=== WRITTEN TASKS ===
1. For the humanoid robot pianist README, state whether each statement agrees with it, answering yes or no and quoting the deciding words: (a) the SAC training command sets the discount to 0.8; (b) JAX is installed in a separate conda environment from robopianist; (c) the conda environment is created with Python 3.11.
2. Pick up the humanoid robot pianist README after its last sentence and keep writing it.

Skip to content

AlmondGod/humanoid-pianist

 
 

Repository files navigation

Humanoid Robot Pianist

Python Version

Humanoid Robot Pianist

Installation

First, install robopianist:

bash <(curl -s https://raw.githubusercontent.com/google-research/robopianist/main/scripts/install_deps.sh) --no-soundfonts

conda create -n pianist python=3.10
conda activate pianist

pip install --upgrade robopianist

From the same conda environment:

  1. Install JAX
  2. Run pip install -r requirements.txt

Getting Started

To train an SAC policy to play Crossing Field's first 10s with the task parameters used in the robopianist paper:

WANDB_DIR=/tmp/robopianist/ MUJOCO_GL=glfw XLA_PYTHON_CLIENT_PREALLOCATE=false python scripts/train.py \
    --root-dir models/CrossingField10s \
    --warmstart-steps 5000 \
    --max-steps 5000000 \
    --discount 0.8 \
    --agent-config.critic-dropout-rate 0.01 \
    --agent-config.critic-layer-norm \
    --agent-config.hidden-dims 256 256 256 \
    --trim-silence \
    --gravity-compensation \
    --reduced-action-space \
    --control-timestep 0.05 \
    --n-steps-lookahead 10 \
    --midi-file "example_midis/Crossing Field 10s.mid" \
    --action-reward-observation \
    --primitive-fingertip-collisions \
    --eval-episodes 1 \
    --tqdm-bar \
    --eval-interval 30000 \
    --disable_wandb

To evaluate a trained policy, run:

python scripts/eval.py \
  --load_checkpoint <YOUR_MODEL_PATH> \
  --midi-file "/Users/almondgod/Repositories/robopianist/midi_files_cut/Cruel Angel's Thesis Cut middle 15s.mid"

To generate preference data, run:

python rlhf/generate_preference_data.py \
    --checkpoints \
        <YOUR_PATH_TO_CHECKPOINT1.pkl> \
        <YOUR_PATH_TO_CHECKPOINT2.pkl> \
        <YOUR_PATH_TO_CHECKPOINT3.pkl> \
        <YOUR_PATH_TO_CHECKPOINT4.pkl> \
        <YOUR_PATH_TO_CHECKPOINT5.pkl> \
    --midi-file "example_midis/Crossing Field 10s.mid"

To train a policy with CPL, run:

python scripts/cpl_train.py \
    --sac_checkpoint <YOUR_SAC_CHECKPOINT.pkl>
    --preference_data <YOUR_PREFERENCE_DATA.pkl>
    --output_dir "cpl_trained_models"
    --midi-file "example_midis/Crossing Field 10s.mid"

See scripts/readme.md for information on other utility scripts clip_midi.py, play_song.py, and interactive_piano.py

Contrastive Preference Learning for Robotics

Original Paper

Goal

Use human feedback of recorded episodes to train a policy to act aligned with human preferences (in our case, play the piano better)

(Collected data)
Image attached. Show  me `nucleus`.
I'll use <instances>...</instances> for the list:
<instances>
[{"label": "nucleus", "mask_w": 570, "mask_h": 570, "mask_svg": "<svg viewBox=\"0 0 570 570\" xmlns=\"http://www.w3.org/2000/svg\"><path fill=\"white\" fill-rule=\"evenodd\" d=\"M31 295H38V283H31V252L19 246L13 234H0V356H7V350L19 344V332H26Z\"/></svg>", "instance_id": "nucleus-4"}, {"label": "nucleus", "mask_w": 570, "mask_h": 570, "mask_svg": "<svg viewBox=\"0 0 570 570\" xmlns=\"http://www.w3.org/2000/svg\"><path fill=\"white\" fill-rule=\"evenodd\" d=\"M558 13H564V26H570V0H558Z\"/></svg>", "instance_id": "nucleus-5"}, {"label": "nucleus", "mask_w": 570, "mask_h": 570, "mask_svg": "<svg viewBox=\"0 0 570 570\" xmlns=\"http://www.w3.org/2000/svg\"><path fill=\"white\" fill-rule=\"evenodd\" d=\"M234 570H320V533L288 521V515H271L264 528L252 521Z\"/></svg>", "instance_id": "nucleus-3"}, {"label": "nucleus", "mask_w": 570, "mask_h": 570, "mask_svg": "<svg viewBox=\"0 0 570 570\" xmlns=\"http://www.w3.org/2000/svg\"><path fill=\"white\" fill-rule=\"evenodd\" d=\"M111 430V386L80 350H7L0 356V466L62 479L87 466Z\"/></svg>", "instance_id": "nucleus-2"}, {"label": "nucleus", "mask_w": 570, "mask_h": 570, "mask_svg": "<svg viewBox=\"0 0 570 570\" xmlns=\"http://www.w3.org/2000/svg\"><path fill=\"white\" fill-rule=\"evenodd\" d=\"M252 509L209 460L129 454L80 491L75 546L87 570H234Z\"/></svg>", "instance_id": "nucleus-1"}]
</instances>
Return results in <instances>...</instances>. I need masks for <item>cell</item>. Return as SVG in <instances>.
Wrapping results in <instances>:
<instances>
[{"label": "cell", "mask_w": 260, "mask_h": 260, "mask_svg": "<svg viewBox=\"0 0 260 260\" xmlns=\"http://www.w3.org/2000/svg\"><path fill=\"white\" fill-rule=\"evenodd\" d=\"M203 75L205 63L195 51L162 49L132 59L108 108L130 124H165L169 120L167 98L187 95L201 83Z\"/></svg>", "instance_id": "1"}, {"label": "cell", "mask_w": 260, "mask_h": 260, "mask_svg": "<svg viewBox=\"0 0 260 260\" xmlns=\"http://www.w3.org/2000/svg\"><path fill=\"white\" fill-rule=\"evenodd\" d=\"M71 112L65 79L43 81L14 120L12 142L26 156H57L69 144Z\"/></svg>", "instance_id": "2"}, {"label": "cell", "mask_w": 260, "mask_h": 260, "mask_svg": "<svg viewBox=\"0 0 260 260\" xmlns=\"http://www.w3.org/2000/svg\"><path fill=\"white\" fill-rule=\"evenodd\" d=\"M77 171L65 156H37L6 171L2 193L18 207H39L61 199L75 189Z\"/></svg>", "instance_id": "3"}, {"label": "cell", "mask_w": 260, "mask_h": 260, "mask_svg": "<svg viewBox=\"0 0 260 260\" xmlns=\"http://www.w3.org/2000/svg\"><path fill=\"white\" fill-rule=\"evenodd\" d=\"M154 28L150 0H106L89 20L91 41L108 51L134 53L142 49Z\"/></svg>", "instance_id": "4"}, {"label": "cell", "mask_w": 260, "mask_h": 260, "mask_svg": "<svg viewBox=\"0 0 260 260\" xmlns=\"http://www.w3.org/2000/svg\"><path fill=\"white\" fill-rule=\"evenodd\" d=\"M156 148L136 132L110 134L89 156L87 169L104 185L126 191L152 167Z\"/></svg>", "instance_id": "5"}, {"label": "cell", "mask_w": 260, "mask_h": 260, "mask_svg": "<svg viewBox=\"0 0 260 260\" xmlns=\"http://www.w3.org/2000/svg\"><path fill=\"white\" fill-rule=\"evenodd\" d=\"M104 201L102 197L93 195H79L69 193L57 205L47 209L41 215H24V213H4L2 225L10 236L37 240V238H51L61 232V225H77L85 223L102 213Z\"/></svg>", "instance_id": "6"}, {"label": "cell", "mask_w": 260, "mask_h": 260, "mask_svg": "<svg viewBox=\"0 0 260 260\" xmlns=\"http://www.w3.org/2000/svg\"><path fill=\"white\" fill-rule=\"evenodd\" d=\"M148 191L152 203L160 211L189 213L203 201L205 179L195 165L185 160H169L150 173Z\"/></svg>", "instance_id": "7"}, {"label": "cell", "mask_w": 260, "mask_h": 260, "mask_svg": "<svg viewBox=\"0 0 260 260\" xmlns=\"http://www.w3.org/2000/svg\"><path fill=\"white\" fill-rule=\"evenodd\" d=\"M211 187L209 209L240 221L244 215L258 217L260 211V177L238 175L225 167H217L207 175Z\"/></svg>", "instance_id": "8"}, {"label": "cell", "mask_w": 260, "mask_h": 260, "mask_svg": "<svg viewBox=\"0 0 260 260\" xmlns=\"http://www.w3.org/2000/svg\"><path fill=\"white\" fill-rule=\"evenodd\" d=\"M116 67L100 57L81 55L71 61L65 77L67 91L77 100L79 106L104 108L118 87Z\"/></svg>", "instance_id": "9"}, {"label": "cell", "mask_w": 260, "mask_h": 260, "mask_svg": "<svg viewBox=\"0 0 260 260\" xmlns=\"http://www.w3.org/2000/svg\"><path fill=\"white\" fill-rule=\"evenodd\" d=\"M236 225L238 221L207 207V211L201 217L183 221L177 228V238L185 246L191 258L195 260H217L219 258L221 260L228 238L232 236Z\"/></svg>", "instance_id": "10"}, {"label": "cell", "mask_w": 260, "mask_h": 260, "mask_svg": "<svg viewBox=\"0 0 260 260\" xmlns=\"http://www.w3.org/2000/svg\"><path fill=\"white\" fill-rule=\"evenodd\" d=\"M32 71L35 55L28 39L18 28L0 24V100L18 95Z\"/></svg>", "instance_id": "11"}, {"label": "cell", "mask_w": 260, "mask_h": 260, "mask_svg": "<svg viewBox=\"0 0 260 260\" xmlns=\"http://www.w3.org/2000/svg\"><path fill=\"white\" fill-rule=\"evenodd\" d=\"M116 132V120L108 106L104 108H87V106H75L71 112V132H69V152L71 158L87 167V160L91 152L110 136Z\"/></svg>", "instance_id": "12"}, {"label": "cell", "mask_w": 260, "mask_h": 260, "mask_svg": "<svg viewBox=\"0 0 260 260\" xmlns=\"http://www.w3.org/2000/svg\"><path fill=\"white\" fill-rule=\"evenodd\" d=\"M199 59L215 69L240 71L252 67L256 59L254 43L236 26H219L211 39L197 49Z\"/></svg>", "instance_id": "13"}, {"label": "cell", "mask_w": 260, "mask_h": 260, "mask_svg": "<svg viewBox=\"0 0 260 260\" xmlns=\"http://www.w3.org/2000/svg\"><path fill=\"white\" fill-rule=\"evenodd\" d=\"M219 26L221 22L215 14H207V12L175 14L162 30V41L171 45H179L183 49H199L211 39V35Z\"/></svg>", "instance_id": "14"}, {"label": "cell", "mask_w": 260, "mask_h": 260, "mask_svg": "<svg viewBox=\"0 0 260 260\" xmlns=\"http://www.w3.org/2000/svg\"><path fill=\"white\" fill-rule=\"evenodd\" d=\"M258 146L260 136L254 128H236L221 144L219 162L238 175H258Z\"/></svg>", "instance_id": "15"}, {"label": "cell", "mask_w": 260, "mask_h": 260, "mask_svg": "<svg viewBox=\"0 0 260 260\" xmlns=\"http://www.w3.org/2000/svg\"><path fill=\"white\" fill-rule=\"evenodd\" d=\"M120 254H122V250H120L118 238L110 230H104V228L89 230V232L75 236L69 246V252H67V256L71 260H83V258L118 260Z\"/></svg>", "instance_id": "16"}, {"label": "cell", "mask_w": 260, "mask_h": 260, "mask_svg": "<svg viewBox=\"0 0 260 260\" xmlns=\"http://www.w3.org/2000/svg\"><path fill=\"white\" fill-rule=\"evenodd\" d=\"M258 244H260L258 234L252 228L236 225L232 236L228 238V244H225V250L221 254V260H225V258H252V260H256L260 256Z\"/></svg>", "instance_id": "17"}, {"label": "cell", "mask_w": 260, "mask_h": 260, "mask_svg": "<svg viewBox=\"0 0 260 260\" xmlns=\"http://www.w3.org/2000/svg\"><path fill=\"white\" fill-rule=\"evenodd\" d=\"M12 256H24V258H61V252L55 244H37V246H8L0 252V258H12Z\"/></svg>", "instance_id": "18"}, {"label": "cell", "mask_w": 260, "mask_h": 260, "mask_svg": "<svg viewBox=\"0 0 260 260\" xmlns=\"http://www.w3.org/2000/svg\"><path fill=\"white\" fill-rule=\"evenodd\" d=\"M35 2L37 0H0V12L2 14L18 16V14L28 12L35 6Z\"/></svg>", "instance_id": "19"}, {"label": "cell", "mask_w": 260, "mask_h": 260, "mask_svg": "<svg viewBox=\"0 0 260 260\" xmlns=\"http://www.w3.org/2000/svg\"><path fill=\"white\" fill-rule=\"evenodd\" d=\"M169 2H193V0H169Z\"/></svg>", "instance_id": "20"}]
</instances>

=== ANSWERS TO THE TASKS ===
1.
(a) Yes: "--discount 0.8"
(b) No: "From the same conda environment:"
(c) No: "conda create -n pianist python=3.10"

2.
Background

Contrastive Preference Learning (CPL) is a method for learning from human preferences without requiring explicit reward engineering. Generically, we:

  1. Collect pairs of model outputs (segments)
  2. Get human preferences between these pairs
  3. Train a policy to maximize the likelihood of preferred behaviors while staying close to the original policy

This approach is perfect for piano playing, in which humans have subtle technique and feel preferences that are difficult to capture in reward functions. However, we want to preserve existing 'good behaviors' while making human-guided improvements.

I worked from an example implementation in the original CPL repository: https://github.com/jhejna/cpl/blob/main/research/algs/cpl.py

Architecture

For the CPL implementation in cpl_train_sac.py, we have:

Base Policy (scripts/train.py, architecture/sac.py)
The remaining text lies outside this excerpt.